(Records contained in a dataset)
--------------------

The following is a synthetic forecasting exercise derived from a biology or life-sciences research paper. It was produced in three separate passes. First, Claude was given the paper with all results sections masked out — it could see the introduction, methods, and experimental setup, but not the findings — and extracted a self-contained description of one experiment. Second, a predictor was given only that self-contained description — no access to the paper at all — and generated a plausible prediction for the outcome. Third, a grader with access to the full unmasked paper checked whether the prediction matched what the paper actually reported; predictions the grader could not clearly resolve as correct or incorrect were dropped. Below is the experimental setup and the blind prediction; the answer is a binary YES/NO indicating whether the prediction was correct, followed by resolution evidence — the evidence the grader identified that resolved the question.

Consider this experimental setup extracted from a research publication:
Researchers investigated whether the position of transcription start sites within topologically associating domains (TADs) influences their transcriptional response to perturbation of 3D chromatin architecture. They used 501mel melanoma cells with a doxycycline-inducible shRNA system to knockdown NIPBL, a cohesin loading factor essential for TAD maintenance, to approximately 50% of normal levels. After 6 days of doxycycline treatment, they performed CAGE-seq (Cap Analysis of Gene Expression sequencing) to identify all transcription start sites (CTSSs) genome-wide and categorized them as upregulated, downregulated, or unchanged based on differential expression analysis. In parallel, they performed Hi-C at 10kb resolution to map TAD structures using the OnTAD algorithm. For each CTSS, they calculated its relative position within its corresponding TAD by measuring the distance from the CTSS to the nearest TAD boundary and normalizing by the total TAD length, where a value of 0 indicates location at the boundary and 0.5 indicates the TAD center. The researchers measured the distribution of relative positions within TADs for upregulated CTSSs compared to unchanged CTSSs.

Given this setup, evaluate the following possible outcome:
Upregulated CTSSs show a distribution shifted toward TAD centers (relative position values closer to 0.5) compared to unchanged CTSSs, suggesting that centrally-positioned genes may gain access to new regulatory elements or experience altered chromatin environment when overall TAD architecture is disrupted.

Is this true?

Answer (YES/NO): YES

--------------------

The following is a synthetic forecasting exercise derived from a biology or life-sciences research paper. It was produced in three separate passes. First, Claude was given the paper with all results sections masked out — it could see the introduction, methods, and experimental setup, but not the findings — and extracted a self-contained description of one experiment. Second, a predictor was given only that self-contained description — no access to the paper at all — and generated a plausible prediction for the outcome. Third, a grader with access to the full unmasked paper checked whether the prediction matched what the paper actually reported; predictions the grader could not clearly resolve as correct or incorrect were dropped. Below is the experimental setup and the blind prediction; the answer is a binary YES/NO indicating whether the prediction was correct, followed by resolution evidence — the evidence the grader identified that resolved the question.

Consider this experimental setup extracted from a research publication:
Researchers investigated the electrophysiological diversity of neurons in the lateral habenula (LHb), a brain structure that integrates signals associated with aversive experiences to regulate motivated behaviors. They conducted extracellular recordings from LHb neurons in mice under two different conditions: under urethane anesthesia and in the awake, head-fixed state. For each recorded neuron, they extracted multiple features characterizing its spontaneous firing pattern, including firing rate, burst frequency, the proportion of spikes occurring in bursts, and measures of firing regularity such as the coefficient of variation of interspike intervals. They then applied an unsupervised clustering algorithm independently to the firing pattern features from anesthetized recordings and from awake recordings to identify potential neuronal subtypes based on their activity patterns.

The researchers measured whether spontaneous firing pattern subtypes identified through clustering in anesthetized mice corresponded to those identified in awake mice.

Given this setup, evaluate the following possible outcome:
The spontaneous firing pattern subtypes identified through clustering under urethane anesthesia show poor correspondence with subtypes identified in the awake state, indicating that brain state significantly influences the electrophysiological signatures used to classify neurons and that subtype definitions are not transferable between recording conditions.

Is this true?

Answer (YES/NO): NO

--------------------

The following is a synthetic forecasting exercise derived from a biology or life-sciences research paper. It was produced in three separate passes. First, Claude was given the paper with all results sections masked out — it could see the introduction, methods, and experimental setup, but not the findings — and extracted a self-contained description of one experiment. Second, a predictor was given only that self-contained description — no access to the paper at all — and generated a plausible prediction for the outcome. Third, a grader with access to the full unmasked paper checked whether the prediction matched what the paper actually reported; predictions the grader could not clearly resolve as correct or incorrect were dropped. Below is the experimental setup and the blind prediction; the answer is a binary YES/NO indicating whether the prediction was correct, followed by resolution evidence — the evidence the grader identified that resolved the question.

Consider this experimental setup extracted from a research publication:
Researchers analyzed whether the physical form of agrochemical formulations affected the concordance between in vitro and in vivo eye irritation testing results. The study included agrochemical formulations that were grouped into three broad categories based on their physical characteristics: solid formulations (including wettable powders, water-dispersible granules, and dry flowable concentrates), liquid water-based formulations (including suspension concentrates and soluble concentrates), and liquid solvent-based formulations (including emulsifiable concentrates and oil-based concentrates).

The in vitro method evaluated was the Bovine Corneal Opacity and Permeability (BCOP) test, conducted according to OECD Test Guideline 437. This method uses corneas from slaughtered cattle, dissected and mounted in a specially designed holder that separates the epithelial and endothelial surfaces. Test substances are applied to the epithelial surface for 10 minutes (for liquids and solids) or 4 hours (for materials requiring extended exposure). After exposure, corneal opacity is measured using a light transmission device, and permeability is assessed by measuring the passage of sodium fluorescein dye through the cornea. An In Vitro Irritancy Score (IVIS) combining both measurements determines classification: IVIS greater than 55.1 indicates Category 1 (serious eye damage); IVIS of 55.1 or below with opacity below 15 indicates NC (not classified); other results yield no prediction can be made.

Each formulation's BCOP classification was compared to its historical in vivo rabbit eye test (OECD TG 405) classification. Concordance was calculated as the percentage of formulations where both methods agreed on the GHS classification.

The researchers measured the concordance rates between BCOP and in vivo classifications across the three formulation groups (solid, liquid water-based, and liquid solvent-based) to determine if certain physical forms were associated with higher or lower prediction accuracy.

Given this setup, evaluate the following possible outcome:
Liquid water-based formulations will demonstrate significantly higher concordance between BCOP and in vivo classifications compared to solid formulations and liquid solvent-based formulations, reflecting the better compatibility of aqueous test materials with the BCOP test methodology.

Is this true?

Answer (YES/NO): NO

--------------------

■ **Directions for this task**:
The answer must be a single number: how many lines above contain the word "identify".

■ **Exercise answer**:
2